The Director-General of the disputed Presidential Foreign Intervention Promotion Council, PFIPC, Adeniyi Adeyemi, says he is ready to hand over documents to the Department of State Services, DSS, and the police to help investigators establish how the council secured N1.3 billion in the 2026 budget.
Adeyemi’s offer follows President Bola Tinubu’s 30-day ultimatum to the Independent Corrupt Practices and Other Related Offences Commission, ICPC, to investigate the council, which the Presidency has dismissed as fake.
The National Assembly is split on how to handle the matter. The House of Representatives has set up an ad hoc committee to probe how the agency got N1.3 billion allocated under budget code 0111062001, while the Senate has rejected a parallel inquiry, choosing instead to wait for the ICPC’s report.
In an interview with online personality VeryDarkMan, Adeyemi said he would soon submit documents to security agencies for verification. He denied inserting the budget line himself, saying he was in detention for 23 days while the budget was being prepared and did not defend it before lawmakers.
On his earlier claims against Chief of Staff Femi Gbajabiamila, Adeyemi was non-committal, saying only that a probe panel should be set up to establish the facts. He also repeated that he was attacked by gunmen near Zuma Rock in September 2025, and insisted his aim was to attract foreign investment to Nigeria.

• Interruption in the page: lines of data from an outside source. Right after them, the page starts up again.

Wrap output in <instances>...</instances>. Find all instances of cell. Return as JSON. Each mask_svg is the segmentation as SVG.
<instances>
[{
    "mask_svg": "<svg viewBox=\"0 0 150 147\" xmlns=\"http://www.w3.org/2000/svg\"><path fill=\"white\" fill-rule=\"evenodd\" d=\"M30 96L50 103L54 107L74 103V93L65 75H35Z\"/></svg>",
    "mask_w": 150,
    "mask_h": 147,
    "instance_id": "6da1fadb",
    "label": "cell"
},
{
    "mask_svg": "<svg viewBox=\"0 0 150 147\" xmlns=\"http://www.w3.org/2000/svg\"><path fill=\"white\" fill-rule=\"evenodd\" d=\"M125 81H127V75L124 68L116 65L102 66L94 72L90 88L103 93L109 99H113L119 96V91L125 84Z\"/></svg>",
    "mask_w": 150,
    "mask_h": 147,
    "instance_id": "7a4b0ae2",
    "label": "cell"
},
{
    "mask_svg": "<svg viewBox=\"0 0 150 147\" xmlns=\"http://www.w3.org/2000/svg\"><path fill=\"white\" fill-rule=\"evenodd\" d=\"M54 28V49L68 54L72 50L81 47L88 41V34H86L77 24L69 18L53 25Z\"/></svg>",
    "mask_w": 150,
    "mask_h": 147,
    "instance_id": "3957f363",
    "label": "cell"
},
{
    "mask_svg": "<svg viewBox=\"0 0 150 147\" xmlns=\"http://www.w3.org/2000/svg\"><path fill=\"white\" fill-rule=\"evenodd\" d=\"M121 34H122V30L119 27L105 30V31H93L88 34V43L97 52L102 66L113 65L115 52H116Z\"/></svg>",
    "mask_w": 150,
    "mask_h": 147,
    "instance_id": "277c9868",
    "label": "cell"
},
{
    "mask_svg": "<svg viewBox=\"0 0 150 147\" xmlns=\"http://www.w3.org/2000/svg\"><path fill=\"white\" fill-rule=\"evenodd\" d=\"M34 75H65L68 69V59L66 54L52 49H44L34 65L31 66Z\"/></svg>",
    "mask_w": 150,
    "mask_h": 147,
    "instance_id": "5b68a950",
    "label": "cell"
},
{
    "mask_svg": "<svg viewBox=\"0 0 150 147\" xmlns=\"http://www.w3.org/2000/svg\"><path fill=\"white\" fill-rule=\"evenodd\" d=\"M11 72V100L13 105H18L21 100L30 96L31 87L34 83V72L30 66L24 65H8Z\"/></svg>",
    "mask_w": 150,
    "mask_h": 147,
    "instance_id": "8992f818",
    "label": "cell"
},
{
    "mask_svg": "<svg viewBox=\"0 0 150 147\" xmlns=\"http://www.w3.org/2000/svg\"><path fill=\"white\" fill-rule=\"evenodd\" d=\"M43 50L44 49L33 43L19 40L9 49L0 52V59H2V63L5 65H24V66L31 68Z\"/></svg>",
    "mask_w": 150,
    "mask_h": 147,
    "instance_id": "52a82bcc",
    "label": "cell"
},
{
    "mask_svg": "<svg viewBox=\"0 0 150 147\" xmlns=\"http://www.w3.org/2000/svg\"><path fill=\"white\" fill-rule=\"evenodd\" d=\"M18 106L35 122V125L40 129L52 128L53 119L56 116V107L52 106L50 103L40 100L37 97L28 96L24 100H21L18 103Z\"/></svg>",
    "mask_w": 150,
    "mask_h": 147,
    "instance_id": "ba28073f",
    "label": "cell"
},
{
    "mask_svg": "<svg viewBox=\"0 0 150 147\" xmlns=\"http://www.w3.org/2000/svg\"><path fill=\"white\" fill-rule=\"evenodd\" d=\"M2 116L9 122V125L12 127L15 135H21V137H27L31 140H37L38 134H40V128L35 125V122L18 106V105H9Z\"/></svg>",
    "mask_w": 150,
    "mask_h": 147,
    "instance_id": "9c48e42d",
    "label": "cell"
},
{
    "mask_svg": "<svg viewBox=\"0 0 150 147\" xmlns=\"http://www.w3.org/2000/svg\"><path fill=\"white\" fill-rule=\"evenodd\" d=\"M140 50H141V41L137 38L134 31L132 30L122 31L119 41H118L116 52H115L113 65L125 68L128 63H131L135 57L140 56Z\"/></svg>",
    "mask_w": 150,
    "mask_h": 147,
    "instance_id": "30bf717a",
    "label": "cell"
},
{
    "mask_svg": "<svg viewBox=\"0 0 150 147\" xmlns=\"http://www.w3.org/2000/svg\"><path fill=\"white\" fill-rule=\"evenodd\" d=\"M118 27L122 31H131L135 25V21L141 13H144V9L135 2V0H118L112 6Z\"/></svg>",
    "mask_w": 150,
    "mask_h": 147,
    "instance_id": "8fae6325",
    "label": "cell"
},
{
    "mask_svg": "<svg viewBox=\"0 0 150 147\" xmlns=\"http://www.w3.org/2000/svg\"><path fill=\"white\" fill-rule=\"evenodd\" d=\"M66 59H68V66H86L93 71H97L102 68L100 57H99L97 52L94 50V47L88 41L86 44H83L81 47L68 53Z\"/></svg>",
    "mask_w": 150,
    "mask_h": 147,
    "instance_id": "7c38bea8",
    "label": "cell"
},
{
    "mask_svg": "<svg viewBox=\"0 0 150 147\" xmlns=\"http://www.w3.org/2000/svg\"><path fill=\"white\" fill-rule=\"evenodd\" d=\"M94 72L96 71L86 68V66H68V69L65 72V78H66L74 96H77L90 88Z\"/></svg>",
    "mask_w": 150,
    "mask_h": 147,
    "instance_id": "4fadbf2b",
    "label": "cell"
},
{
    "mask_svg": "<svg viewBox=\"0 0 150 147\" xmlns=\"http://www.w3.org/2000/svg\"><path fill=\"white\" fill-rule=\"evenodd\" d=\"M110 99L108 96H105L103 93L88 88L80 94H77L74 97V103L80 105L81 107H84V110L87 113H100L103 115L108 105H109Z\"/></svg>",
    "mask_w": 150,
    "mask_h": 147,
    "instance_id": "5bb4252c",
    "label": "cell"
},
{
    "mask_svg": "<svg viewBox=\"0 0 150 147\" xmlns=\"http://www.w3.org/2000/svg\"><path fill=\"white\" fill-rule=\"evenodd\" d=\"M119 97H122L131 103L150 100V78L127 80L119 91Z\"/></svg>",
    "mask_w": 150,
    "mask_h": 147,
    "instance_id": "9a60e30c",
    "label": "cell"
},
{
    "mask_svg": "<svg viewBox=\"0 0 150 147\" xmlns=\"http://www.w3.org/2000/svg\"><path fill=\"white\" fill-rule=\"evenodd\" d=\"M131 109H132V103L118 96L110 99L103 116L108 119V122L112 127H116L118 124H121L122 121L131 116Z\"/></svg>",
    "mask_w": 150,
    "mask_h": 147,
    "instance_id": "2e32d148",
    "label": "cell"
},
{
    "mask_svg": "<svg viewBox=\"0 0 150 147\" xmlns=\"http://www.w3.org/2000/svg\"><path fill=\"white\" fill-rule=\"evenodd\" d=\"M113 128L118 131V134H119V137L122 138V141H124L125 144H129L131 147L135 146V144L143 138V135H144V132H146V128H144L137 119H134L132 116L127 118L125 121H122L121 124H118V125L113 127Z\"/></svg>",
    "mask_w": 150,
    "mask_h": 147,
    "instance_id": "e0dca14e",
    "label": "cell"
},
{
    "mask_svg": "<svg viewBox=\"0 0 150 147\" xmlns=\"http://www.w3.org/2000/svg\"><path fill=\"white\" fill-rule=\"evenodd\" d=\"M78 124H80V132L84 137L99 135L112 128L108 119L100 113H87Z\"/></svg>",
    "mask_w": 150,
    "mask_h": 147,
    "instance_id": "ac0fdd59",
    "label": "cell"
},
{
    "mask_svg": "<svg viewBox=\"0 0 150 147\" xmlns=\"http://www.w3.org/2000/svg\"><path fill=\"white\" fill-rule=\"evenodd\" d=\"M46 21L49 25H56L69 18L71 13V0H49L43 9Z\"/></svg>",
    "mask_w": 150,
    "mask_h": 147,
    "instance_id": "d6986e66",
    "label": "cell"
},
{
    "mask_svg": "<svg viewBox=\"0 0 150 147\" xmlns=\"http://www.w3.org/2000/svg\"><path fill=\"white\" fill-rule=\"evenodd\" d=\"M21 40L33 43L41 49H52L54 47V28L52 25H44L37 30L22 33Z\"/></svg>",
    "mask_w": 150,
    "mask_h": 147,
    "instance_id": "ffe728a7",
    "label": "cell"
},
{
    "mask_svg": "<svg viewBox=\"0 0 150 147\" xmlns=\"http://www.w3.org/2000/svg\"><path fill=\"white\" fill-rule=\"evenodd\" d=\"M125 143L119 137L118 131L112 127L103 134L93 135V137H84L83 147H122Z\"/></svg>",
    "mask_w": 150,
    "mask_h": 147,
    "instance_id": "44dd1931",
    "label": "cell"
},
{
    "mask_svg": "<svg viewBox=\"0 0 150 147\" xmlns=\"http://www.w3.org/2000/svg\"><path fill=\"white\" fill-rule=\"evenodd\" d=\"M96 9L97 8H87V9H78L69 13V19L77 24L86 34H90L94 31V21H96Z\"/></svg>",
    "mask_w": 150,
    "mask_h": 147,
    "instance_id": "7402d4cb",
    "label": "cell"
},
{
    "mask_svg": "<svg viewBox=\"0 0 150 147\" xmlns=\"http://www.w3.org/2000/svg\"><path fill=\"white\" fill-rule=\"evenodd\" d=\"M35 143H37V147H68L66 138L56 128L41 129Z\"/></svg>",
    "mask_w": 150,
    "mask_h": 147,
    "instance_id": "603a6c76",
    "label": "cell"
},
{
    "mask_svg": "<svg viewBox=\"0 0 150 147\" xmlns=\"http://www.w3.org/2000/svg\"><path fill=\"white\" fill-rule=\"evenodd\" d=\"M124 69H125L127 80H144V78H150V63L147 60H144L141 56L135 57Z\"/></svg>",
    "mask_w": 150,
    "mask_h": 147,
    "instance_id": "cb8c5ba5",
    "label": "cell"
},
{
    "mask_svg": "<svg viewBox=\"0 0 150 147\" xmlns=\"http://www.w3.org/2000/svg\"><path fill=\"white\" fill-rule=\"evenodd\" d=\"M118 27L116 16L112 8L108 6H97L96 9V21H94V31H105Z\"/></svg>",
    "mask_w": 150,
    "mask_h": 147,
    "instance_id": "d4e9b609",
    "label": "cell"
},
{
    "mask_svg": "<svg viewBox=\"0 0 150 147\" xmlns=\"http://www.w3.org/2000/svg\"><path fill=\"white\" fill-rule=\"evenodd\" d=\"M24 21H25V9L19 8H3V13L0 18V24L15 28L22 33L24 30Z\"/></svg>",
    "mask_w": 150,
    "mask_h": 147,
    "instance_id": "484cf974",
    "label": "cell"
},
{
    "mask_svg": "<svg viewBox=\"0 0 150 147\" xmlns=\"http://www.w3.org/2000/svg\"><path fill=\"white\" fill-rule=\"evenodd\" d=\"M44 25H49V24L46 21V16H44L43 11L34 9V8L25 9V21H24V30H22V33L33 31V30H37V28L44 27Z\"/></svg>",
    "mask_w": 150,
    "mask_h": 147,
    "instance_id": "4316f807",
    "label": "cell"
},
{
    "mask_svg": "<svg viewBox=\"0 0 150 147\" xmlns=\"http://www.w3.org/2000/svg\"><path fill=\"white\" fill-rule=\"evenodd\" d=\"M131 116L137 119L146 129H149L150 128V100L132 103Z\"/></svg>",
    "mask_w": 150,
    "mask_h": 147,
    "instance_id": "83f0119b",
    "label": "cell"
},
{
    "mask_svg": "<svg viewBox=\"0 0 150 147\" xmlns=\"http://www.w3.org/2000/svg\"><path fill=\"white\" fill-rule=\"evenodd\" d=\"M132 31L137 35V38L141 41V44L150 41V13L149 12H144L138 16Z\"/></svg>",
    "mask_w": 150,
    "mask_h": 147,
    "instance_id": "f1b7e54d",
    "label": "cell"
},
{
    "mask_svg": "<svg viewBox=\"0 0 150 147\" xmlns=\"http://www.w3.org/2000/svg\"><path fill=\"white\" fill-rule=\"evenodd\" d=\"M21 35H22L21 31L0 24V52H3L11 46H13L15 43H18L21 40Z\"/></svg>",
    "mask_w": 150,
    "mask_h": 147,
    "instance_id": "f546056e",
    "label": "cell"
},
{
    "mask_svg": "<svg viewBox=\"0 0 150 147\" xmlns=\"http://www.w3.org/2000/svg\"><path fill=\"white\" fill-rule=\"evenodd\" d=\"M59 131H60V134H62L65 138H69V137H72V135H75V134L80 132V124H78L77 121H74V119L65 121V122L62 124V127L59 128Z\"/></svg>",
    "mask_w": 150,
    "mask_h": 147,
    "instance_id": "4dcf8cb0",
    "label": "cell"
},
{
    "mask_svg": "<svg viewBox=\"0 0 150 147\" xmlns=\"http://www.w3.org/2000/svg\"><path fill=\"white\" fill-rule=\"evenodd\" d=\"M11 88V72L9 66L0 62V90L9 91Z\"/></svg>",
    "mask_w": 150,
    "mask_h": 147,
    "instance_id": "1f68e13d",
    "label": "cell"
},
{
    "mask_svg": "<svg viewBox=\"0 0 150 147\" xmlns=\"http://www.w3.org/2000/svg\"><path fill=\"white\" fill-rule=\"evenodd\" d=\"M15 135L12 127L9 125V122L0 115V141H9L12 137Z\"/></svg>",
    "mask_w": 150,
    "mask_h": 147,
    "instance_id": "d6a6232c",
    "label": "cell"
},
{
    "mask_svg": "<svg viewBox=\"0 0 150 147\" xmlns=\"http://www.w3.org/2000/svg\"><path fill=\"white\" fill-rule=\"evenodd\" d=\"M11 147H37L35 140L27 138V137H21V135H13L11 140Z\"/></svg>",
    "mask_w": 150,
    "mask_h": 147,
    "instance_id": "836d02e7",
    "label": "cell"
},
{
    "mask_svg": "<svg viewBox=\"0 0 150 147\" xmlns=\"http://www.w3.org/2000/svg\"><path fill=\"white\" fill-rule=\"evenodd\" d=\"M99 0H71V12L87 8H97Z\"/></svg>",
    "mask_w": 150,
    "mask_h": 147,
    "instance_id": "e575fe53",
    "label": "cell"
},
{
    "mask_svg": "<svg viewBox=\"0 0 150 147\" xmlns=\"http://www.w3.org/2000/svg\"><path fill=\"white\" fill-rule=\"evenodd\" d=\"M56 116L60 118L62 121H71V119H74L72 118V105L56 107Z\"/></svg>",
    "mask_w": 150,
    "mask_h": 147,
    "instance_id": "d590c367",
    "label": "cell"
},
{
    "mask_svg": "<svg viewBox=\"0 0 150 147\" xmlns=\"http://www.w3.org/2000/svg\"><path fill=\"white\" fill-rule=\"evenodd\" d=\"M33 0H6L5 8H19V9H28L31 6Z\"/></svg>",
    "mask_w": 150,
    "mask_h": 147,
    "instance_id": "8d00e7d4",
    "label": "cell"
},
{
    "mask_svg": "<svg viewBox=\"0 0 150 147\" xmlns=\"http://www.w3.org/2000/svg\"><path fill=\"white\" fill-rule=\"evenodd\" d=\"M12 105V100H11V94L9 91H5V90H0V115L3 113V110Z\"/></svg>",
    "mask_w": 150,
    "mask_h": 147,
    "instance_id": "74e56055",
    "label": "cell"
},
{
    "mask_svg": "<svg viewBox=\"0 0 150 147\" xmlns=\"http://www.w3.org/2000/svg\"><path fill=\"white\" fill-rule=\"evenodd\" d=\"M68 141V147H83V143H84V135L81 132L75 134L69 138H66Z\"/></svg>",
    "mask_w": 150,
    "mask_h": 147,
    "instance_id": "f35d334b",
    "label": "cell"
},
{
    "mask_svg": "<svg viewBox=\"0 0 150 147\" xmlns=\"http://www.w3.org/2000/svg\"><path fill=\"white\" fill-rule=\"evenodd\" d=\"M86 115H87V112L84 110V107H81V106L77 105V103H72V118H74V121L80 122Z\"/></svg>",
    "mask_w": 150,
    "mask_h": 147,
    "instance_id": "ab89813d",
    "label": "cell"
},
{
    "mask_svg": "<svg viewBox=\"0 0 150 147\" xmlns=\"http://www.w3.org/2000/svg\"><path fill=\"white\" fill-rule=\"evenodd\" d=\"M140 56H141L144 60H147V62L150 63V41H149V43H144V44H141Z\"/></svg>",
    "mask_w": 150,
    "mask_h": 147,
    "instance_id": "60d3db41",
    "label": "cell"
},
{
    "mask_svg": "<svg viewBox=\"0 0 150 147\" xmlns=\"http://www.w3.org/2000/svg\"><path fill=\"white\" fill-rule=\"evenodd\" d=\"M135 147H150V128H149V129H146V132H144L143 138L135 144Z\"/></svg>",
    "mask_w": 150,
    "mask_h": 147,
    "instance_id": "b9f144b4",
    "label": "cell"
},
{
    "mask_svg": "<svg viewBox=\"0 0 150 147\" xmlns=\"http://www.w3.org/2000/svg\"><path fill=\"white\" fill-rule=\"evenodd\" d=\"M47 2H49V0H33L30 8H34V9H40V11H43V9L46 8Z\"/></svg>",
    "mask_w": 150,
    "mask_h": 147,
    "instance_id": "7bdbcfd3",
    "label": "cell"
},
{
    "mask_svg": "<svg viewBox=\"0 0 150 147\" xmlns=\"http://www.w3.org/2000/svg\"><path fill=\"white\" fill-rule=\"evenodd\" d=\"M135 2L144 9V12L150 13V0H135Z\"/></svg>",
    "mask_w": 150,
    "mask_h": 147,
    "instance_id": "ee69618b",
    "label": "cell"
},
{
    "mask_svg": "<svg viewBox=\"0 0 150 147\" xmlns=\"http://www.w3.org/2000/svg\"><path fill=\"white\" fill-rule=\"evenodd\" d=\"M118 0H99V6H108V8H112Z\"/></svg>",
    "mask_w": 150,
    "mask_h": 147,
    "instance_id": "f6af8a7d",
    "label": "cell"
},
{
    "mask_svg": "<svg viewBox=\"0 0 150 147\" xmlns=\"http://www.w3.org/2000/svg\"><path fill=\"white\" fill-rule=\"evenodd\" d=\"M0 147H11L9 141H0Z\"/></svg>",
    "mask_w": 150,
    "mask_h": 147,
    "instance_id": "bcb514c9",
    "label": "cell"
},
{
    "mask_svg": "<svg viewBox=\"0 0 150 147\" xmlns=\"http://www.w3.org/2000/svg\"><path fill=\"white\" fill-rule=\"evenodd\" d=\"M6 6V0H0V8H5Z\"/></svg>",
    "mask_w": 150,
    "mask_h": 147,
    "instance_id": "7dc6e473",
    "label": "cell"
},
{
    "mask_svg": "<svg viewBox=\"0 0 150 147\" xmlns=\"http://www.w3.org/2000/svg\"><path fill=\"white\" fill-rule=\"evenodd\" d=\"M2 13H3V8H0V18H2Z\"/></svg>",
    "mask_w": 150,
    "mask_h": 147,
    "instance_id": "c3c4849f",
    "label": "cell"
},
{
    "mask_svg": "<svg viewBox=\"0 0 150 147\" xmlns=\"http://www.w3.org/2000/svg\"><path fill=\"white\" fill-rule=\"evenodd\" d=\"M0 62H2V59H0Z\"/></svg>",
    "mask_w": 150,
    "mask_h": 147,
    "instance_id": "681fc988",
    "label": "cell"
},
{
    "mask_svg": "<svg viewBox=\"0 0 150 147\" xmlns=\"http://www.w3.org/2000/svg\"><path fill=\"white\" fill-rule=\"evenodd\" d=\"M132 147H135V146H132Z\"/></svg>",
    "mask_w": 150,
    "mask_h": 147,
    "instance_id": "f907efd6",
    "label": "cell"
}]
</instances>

Lawmakers in the House raised alarm that a non-existent council operated from the Federal Secretariat in Abuja for nearly a year, engaged foreign missions, and got N1,302,978,000 approved. Yusuf Gagdi, who moved the motion, said the group relied on a fake law it claimed was Chapter N2117, which does not exist.
The House gave its committee four weeks to summon the Minister of Budget and Economic Planning and the Budget Office DG, and asked the Accountant-General to freeze any funds tied to the agency. It also directed that all MDAs be verified against their legal instruments going forward.
Deputy Speaker Benjamin Kalu admitted his office was misled by the group’s use of official letterheads, including a May 2, 2025 letter bearing the logos of the Presidential Economic Advisory Council and PFIPC.
Senator Kawu Sumaila tried to get the Senate to launch its own probe, citing a N1.3 billion allocation broken down into personnel, overhead and capital costs. Deputy Senate President Barau Jibrin blocked the move, saying the chamber should wait for the ICPC’s report before acting.
Former Vice President Atiku Abubakar dismissed the ICPC investigation as an internal cover-up, demanding an independent inquiry involving the Nigerian Bar Association, opposition parties, civil society and retired judges. He argued the Presidency cannot investigate itself in a scandal implicating its own officials.
The African Democratic Congress, ADC, backed Atiku’s position, with spokesman Bolaji Abdullahi accusing the Presidency of prejudging the outcome by calling Adeyemi’s documents forgeries before any forensic review. The party also condemned the reported arrest of Adeyemi’s father as intimidation.